I don’t know. I cannot remember a time when I did not draw dinosaurs so if there was a trigger that set me off on the palaeoart track it was at a very early time in my life.
How long have you been a palaeoartist?
About ten years professionally, but like many palaeoartists I have been drawing prehistoric animals all my life. I was drawing dinosaurs before I could even spell my own name and have never stopped. My university lecturers use to think I was crazy when I told them I wanted to be a professional palaeoartist but I was never deterred. It was the only job I wanted to have and I couldn’t imagine living my life without at least giving it a go. It turned out to be ridiculously difficult at times but the feeling of accomplishment after ten years of making a living from my hobby is terrific.

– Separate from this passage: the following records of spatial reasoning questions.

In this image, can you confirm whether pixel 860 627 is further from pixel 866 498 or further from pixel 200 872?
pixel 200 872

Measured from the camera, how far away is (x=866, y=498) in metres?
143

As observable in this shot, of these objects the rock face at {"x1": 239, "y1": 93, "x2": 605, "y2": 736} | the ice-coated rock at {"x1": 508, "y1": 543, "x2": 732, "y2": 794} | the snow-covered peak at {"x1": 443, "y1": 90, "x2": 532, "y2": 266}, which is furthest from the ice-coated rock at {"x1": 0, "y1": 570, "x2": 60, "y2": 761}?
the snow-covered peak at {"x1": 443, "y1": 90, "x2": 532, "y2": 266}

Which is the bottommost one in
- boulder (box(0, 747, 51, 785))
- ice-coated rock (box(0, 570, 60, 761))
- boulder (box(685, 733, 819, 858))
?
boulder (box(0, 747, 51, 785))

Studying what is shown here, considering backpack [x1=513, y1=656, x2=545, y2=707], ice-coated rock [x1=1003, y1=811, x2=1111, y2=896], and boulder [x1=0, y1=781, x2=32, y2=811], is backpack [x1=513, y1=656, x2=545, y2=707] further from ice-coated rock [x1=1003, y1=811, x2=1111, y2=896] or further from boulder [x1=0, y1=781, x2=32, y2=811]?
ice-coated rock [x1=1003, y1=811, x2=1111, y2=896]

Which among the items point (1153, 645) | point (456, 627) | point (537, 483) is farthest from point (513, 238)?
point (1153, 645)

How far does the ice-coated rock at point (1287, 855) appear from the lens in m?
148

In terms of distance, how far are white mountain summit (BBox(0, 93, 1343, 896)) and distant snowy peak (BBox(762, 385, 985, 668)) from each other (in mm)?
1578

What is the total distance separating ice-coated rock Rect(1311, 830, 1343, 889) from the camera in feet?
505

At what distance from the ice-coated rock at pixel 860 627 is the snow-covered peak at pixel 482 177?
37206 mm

By the way, many people I meet do not believe palaeoartist is a real profession. Often I have to give them my website address so they can see what I do (www.paleocreations.com). It can be hard to convince people I illustrate and sculpt very dead things.
What is your favourite piece of dinosaur art that you have produced?
It’s not easy to say because I am absurdly critical of my own work. So much self criticism is both good and bad. The positive is it keeps me driven to constantly improve but it also means I rarely feel happy with my own artworks.
I think my favourite painting might be ‘Leviathan’ (here) and my best 3D work is the juvenile Iguanodon (here). I am currently producing some images with new techniques that I think is going to be my best work. I will send you an example or two when they are ready for release!
Who is your favourite palaeoartist?
The usual suspects I guess. Zdenek Burian, Doug Henderson, Greg Paul, James Gurney, Mark Hallett, Mauricio Anton, John Sibbick, Luis Rey and a bunch of others too. Artists like these constantly excite and inspire me; I have hundreds of books on my shelves full of their artworks.
What is your favourite dinosaur/archosaur?
All of them. Anything that is extinct is fascinating to me, from algae mats to Homo neanderthalensis. Thankfully I always work to client briefs but I think if I had to sit down and choose a creature to draw at random my brain would probably overload and freeze. However, now I think about it, the boy in me tends to be interested in the biggest species. I get so excited when I first learn about new giants such as Mapusaurus and Sauroposeidon.
Is there any animal you would like to paint but have not?
Yeah, all of them! Or even better would be a species that no one has seen yet. Being the first to illustrate a new species is the greatest honour of all. If only I could look into the past and see species that didn’t make it into the fossil record, then illustrate them. That would be the biggest thrill.
What do you think is the most important part of good palaeoart?
RESEARCH. Research, research, research your subjects fully before starting the rendering and build it from the inside out. By this I mean look at the fossil material first then use comparative anatomy to rebuild the skeleton, internal organs, muscle, fat, skin, feathers, etc. Never try to illustrate an animal without knowing its anatomy first, otherwise how do you know its form? Then give thought to how the animal might have interacted with its environment. It was a living being once so try to give it life and behaviour.
IMAGINATION. Be aware of what artwork is being produced by your peers but always use your own imagination and try to be original.